(Spatial question entries)
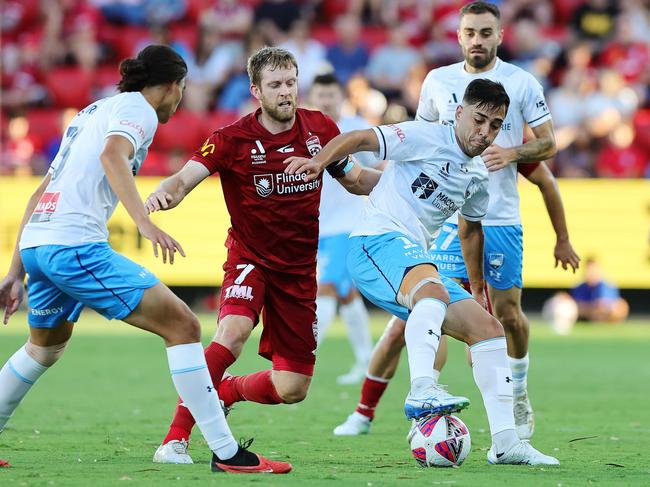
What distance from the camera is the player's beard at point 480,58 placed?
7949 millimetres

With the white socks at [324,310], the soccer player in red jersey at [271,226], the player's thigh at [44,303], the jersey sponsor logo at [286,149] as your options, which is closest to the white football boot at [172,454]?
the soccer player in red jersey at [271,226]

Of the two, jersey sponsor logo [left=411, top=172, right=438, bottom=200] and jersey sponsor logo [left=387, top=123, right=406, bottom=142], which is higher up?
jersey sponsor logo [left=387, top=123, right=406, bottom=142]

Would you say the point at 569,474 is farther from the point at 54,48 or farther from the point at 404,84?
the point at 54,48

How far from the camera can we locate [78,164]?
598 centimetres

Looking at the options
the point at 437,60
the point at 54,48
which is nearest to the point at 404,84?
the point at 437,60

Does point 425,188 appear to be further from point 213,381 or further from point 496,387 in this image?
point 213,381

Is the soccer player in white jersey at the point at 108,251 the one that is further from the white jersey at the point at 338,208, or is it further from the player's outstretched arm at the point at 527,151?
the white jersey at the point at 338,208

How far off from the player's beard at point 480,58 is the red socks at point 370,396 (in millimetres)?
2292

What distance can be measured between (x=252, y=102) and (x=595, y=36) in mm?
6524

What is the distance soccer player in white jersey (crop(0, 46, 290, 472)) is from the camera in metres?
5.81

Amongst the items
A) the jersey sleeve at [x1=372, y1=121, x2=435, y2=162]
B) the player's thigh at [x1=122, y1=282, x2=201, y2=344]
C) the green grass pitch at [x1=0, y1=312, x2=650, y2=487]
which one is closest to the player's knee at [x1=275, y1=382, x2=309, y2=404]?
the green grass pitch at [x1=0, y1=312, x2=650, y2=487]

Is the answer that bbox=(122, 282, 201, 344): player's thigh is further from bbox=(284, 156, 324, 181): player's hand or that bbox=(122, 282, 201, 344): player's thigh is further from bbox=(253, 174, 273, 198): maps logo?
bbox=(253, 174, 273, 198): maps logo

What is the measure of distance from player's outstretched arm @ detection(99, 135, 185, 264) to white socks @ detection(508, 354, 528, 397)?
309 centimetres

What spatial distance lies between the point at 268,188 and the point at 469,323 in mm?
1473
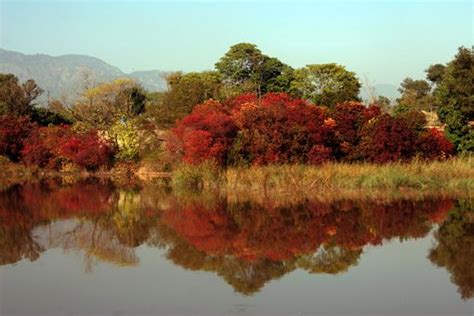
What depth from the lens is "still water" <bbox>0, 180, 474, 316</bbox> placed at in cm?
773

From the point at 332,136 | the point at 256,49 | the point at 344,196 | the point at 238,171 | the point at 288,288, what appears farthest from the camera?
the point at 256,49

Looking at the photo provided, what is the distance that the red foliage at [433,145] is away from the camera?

WHAT IS ASKED
Retype the entries starting with the line containing "From the point at 332,136" and continuing through the last line of the entries.

ANSWER TO THIS TASK
From the point at 332,136 | the point at 256,49 | the point at 344,196 | the point at 238,171 | the point at 288,288, what appears farthest from the camera?
the point at 256,49

Looking at the photo provided, what is the distance that the red foliage at [433,145] is away from the camera?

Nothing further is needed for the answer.